**GOAL A**
In the court opinion, reproduce the passage between "Decision Date19 December" and "WACHTLER, Judge.", inclusive, switching "Appellants" to "Respondents".
**GOAL B**
According to the court opinion, why was the order closing the pretrial suppression hearings to the public and press imposed?

**SELECTED PASSAGE**

# # # # # # #

Gannett Co., Inc. v. De Pasquale

Decision Date19 December 1977
Citation401 N.Y.S.2d 756,43 N.Y.2d 370,372 N.E.2d 544
Parties, 372 N.E.2d 544, 3 Media L. Rep. 1529 In the Matter of GANNETT CO., INC., Respondent, v. Daniel A. De PASQUALE, as Judge of the Seneca County Court, et al., Appellants.
CourtNew York Court of Appeals Court of Appeals
OPINION OF THE COURT

WACHTLER, Judge.

During the course of pretrial suppression hearings in a highly publicized murder case, the court directed that the evidentiary proceedings be closed to the public, including the press. The closure order was imposed as a means to ensure the defendants' right to a fair trial by forestalling the prejudicial effects of further notoriety. In this article 78 proceeding in the nature of prohibition, the petitioner, a disseminator of news through press and television, claims that the court's action violated First Amendment guarantees and the Sixth Amendment right to a public trial. In what is hardly a novel conflict, its claim presents an open issue within the "free press fair trial" controversy (see Matter of Oliver v. Postel, 30 N.Y.2d 171, 183, 331 N.Y.S.2d 407, 415, 282 N.E.2d 306, 311; Matter of United Press Assns. v. Valente, 308 N.Y. 71, 85, 123 N.E.2d 777, 783; cf. Nebraska Press Assn. v. Stuart, 427 U.S. 539, 564, n. 8, 96 S.Ct. 2791, 49 L.Ed.2d 683).

This claim to unrestricted media access to criminal proceedings of public interest stems from an unusual matter locally known as "the Clapp murder case". Wayne Clapp was a former town policeman. He had lived his entire 42 years in the Rochester area and had developed deep ties in the surrounding rural communities. On July 19, 1976, he was reported missing.

According to reports in the news media, including the petitioner's two daily papers and Rochester television station, Clapp had last been seen leaving Roy's Marina accompanied by two unidentified youths. His boat had later been returned, laced with bullet holes. But his pickup truck and .357 magnum revolver, along with the two strangers, had vanished. Divers began searching Seneca Lake for Clapp's remains. The body of the deceased, however, was never recovered.

# # # # # # #

**EXTRACTED MATERIAL**
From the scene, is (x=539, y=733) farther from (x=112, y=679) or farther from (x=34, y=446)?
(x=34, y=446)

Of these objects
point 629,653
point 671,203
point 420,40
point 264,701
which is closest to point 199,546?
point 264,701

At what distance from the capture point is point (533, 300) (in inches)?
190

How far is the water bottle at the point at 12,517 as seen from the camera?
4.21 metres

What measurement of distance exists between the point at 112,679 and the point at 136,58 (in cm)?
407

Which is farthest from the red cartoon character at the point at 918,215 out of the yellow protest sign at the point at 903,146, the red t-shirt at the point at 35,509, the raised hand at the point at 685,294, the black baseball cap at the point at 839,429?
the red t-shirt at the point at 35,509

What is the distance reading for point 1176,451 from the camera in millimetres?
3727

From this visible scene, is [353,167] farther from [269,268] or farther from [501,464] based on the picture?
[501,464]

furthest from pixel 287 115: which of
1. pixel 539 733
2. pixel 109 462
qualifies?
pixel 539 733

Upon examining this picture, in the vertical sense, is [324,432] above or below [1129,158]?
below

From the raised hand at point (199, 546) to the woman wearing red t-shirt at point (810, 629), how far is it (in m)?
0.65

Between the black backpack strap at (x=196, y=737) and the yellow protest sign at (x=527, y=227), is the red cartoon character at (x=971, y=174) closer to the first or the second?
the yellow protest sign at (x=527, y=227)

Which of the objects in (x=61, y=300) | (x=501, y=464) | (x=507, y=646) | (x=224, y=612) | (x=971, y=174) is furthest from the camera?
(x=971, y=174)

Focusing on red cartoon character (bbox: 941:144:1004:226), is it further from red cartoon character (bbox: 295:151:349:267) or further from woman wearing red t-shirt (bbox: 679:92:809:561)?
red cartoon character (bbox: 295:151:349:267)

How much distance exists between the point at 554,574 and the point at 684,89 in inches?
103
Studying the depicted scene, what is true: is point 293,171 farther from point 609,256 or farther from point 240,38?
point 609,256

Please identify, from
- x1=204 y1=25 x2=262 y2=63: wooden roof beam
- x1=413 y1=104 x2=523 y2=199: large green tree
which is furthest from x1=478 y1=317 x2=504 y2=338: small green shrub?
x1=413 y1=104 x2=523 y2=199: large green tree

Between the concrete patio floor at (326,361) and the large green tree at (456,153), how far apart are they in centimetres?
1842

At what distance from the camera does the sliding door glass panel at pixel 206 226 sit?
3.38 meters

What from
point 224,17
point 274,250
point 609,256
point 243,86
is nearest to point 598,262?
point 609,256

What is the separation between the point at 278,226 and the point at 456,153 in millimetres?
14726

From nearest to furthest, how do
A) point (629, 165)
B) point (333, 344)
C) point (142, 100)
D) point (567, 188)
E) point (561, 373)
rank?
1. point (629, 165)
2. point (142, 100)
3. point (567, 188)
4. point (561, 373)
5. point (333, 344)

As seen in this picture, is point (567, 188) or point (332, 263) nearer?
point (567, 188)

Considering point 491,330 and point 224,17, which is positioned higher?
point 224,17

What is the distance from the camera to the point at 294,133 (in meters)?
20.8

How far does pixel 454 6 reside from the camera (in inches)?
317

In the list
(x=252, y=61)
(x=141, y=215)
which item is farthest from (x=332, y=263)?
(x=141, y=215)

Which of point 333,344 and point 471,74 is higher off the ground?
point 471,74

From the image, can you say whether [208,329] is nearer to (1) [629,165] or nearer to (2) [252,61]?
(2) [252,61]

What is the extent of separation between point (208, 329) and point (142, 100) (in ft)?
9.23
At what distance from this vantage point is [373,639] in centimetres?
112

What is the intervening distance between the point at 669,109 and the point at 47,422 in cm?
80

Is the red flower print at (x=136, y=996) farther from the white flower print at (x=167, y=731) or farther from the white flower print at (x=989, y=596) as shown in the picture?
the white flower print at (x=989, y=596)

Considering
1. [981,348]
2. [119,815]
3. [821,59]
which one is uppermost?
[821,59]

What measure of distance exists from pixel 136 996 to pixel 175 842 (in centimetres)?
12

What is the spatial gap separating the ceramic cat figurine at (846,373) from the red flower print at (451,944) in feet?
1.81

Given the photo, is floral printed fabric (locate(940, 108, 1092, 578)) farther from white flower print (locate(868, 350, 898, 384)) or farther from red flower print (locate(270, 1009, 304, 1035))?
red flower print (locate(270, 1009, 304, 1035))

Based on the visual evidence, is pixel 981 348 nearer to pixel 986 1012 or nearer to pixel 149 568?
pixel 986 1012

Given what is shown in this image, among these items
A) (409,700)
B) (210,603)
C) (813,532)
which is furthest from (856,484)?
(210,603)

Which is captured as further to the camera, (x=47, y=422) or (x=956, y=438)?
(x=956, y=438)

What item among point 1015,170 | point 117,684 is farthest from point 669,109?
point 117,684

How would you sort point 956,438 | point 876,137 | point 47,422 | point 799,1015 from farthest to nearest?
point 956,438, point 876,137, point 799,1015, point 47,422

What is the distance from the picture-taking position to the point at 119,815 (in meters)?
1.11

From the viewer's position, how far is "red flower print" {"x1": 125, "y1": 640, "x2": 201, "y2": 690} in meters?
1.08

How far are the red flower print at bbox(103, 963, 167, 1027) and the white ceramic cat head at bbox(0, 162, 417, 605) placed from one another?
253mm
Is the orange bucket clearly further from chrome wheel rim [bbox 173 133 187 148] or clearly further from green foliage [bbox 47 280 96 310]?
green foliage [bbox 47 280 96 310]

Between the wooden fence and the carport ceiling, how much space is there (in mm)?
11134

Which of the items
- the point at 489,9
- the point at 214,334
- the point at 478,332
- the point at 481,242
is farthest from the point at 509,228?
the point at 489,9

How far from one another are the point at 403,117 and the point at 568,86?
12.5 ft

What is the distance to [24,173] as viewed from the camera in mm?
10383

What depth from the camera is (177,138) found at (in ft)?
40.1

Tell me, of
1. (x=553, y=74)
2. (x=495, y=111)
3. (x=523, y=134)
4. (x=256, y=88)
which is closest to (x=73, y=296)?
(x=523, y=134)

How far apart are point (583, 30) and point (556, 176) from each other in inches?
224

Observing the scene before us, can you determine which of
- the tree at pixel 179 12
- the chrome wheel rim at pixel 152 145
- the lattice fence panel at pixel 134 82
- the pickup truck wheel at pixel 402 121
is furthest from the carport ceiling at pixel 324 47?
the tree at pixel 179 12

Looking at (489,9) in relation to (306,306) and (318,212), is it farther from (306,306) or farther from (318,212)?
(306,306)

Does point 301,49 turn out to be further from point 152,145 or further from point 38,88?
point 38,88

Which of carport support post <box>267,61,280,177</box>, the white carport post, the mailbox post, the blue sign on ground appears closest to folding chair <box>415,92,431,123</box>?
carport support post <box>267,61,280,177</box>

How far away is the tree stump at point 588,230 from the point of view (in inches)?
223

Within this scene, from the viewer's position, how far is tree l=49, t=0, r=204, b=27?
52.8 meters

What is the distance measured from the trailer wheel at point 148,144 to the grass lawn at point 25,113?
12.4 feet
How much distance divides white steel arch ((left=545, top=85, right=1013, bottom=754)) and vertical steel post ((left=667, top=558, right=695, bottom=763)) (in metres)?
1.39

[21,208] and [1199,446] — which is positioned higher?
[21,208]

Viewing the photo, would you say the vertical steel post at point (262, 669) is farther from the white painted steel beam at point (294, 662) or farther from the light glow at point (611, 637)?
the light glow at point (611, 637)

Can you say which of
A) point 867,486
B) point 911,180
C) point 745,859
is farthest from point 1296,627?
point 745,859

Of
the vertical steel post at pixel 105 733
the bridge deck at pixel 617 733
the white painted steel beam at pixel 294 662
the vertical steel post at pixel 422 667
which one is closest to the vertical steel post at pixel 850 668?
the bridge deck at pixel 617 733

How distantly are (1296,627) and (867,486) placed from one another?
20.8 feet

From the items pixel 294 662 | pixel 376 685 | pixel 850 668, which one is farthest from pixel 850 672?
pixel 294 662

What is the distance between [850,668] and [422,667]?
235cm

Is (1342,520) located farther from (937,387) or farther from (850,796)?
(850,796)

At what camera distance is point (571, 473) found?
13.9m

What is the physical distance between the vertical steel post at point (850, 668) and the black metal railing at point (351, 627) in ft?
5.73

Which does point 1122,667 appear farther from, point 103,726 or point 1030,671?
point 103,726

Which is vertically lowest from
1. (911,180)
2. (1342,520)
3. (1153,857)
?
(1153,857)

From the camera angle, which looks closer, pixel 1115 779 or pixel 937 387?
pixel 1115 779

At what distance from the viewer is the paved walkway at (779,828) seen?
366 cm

# # # # # # #

**TASK SOLUTION A**
Decision Date19 December 1977
Citation401 N.Y.S.2d 756,43 N.Y.2d 370,372 N.E.2d 544
Parties, 372 N.E.2d 544, 3 Media L. Rep. 1529 In the Matter of GANNETT CO., INC., Respondent, v. Daniel A. De PASQUALE, as Judge of the Seneca County Court, et al., Respondents.
CourtNew York Court of Appeals Court of Appeals
OPINION OF THE COURT

WACHTLER, Judge.

**TASK SOLUTION B**
The closure order was imposed to ensure the defendants' right to a fair trial. It was meant to forestall the prejudicial effects of further notoriety in a highly publicized murder case.